In China, Chanel might be laying off 50% of its staff
In times of crisis, even the most established brands pull the brakes
October 23rd, 2024
A few days after the announcement of the demoralizing revenue results of the LVMH group, a piece of news perfectly aligned with the crisis affecting the luxury market comes from the house of Chanel. As stated by Pambianco, In preparation for a potential sales decline in China, the brand is reportedly planning a massive staff reduction, which according to rumors (which, however, come from the press) could reach up to 50% in some divisions. In addition to the sales staff in Chanel’s Chinese boutiques, the reduction would primarily involve administrative and managerial staff, although for now, a spokesperson for the fashion house has denied the information, stating that nothing official has been communicated yet. Additionally, it is said that the brand has halted all hiring projects in China, even those already in progress.

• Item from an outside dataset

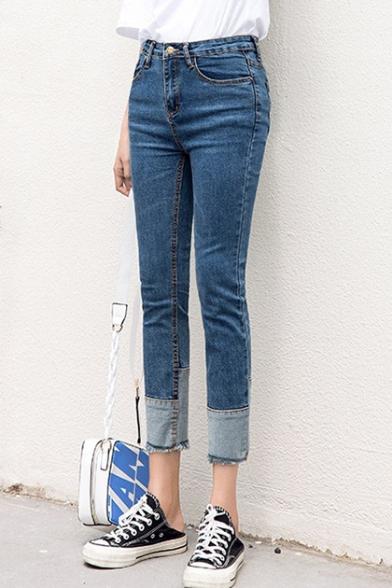 Womens High-Waisted Fashion Patchwork Hem Regular Fit Blue Capri Jeans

The news of potential staff cuts at Chanel seems to come like a bolt from the blue, despite the fact that the luxury crisis has been spreading for some time in every corner of the world - especially in China, where phenomena such as the "luxury shame" are curbing the sales of high-profile goods. What seems particularly strange is not so much the decision to reduce staff, but the fact that the news involves a brand like Chanel, an institution in the luxury sector that over the years has demonstrated, even in the face of crises and slowdowns, to be unstoppable. Like Brunello Cucinelli, who, unlike all other luxury brands, this year recorded a significant increase in revenue, the brand with the double C is an evergreen, a company that can find refuge in its brand equity during times of uncertainty, cultivated over decades. However, Chanel's latest investments show how the brand is reducing its dependence on China: over the past year, it has invested in real estate in Paris, supply chain activities in Italy, and The Row. If confirmed, the downsizing plan in China would follow the market philosophy that led Cucinelli to success in the last fiscal year, which involves less focus on sales in the East and more dedication to the brand’s main "zero-kilometer" customers.

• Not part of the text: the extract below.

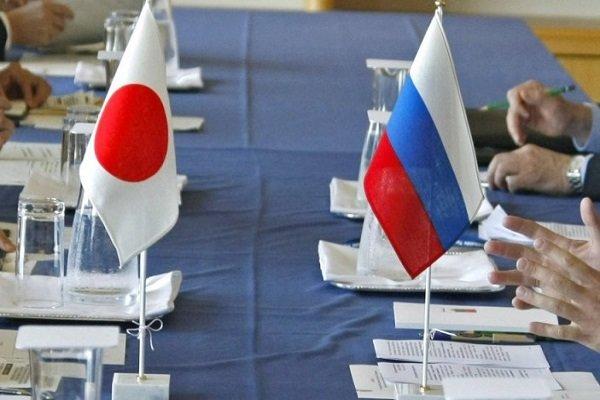 روسیه و ژاپن تلاش برای امضای پیمان دائمی صلح را از سر میگیرند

After sharing the positive results of the 2023 fiscal year, Chanel’s Chief Financial Officer Philippe Blondiaux explained the house’s expansion plans in China, but soon after, the luxury sector began to experience losses throughout the country. In May, CEO Leena Nair had stated that demand for Chanel products had decreased, although she promised a good recovery. While rumors of massive staff cuts in China spread, Chanel is preparing for two major events in China: the Cruise 2025 show on November 5 in Hong Kong and the Métiers d'Art presentation on December 3 in Hangzhou. Just last week, it announced that the next Cruise 2026 will be held on Lake Como.